When selecting wool fabrics depending on the purpose go for the fine and less durable or for cross bred and long durable ones. The choice is yours.. J
Australia is the leading producer of wool

Tuesday, March 10, 2015

Cotton




Cotton is the most versatile, widely available and used textile fibre for clothing. Different qualities of cotton are available but they can be grouped mainly into three
Long staple cotton -    This is the best quality which goes up to about 55mm in staple length. Long staple cotton is the finest, softest and strongest cotton. Most expensive type and used for finest type of fabrics and sewing threads.
Medium staple cotton – This is about 25mm long, not as fine, soft or strong as long staple but cheap and available in plenty.

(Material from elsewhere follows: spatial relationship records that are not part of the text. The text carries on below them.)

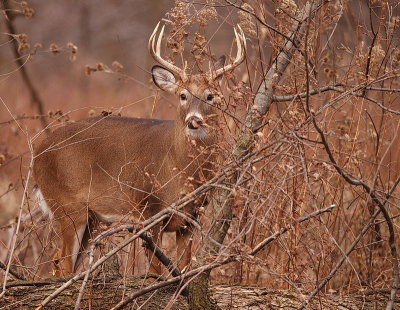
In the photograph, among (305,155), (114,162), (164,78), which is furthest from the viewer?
(114,162)

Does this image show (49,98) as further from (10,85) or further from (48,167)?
(48,167)

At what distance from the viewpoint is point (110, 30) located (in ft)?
69.8

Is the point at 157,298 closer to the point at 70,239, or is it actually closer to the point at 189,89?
the point at 189,89

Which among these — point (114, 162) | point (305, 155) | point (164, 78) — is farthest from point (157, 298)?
point (114, 162)

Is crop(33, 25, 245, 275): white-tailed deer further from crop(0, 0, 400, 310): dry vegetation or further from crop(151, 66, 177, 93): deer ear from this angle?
crop(0, 0, 400, 310): dry vegetation

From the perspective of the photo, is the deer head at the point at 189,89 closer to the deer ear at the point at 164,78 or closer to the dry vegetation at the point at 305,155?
the deer ear at the point at 164,78

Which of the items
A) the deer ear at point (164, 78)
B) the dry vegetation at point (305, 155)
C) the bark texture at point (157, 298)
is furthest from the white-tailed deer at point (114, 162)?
the bark texture at point (157, 298)

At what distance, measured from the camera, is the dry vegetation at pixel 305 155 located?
4742 mm

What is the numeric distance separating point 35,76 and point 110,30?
294 centimetres

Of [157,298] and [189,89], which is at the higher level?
[189,89]

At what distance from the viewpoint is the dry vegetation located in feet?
15.6

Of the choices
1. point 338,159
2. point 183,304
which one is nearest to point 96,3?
point 338,159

The large percentage of world’s available clothing cotton fabrics are made from this.
Short staple cotton- This is less than 25mm long, coarser and harsher than the above mentioned types. Short staple cotton is used in cheap fabrics and those which do not need softness. This type has fashion appeal with the Ethnic look.
Cotton fibres are short, fine and straight suitable for convenient machine handling when converted into yarns. Unique combination of length, fineness and strength possessed long staple cottons enable to exceed fine yarn, light cotton fabrics which are strong and durable the versatile strength and fineness enables to produce a wide range of fabrics in light, medium and heavy weight. In addition to the purity of fibre, cotton can be boiled or sterilised without disintegration it is resistant to damage by alkalis so that severe laundering treatments can be withstood. It has a good resistance to heat so that abnormal care in ironing, pressing drying is not necessary. The chemical stability enables to produce some specific properties like water-repellence, flame resistance, crease resistance, drip-dry resistance, and weather and rot resistance and permanent set properties. It has a good affinity for dyes and the fibre can be made available in different colours.
Having mentioned the positive aspect of cotton it is required to go through the draw backs also.
Lack of resilience – Cotton has very little elasticity and fibre does not resist deformation so they tend to crease easily and do not give much in wear.
Flammability- cotton readily burns and capable enough to carry the flame -Flannelette and Winceyette are dangerous.
To overcome the disadvantages chemical measures can be made but it is expensive and easily handling nature and softness of the fabric will be adversely affected.
Most of the available cotton fabrics do not need extra care or attention. Cotton can be washed safely and cotton fabrics do not need drying or finishing treatments after washing. Cotton also has reasonable durability in wear.
At present China is the leading producer of cotton, India stand second.

Sunday, March 8, 2015

Textile fibres




Textile derived from Latin word texere which mean to weave and fibre creates the picture of a thin long hair like object. All fibres are not suitable for textile industry; it should possess sufficient length, fitness, strength and flexibility to be used for fabrics manufacturing.
Basic forms of textile fibres are filament and staple. Filament is a fibre of continuous length, example for natural filament is silk which has about 3000m of continuous twin filaments. Staple is a fibre of short length, example cotton which needs to be twisted to make them wear into continuous length of yarn.
Yarns consist of either staple fibres or filament fibres put together. Filament merely grouped in order to produce the thickness of required yarn, length is already there in the individual filament. Filament yarns are thin smooth and lustrous. Staple fibres have to be twisted to make them cohere into a continuous length of yarn. Twisting of fibre forces the fibre surfaces into contact with each other setting up friction between then which enable to resist more. Staple yarns are thicker fibrous and non lustrous.